Machine translation of human language is a long-standing and elusive goal in computer science. Since the earliest translation efforts in the 1950's, it has been widely assumed that, in order to translate a sentence from (for instance) Chinese into English, a system must first analyze the Chinese sentence, extract its meaning, and then reformulate the meaning into English. This approach requires solving numerous hard problems such as lexical, syntactic, and semantic analysis; knowledge representation; and language generation. Systems based on it require intensive knowledge engineering, many years, and millions of dollars to develop.
The internet has made a new resource available to translation researchers: millions of sentences of already translated data. Books and web sites are published in multiple languages.

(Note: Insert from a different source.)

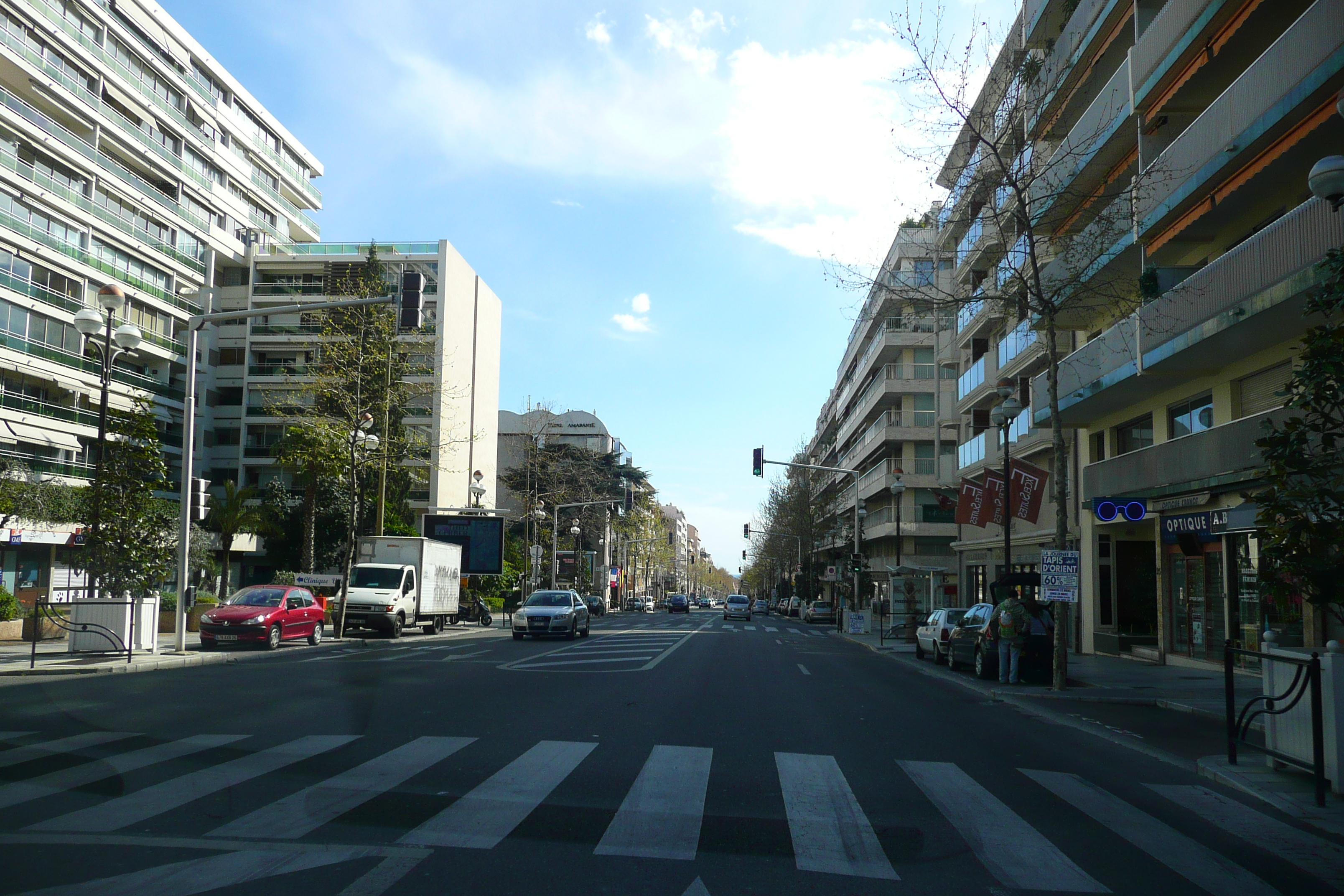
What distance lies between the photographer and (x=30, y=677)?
16125 millimetres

Multilingual governments and news agencies generate tremendous volumes of translated text as a byproduct of their day-to-day activities.
The widespread availability of translated texts has enabled a new approach known as statistical machine translation. In this approach, we view translation as a machine learning problem. We present a learning algorithm with a set of existing translations, and then apply the trained algorithm to new input sentences to produce translations. Knowledge engineering is no longer necessary; data is the only requirement. Many state-of-the-art research systems are now based on statistical methods. In principle, we can use this approach to create a translator for a new language pair in a single day.
In this talk I will present a tutorial overview of statistical machine translation, including current best methods, open problems, and future directions.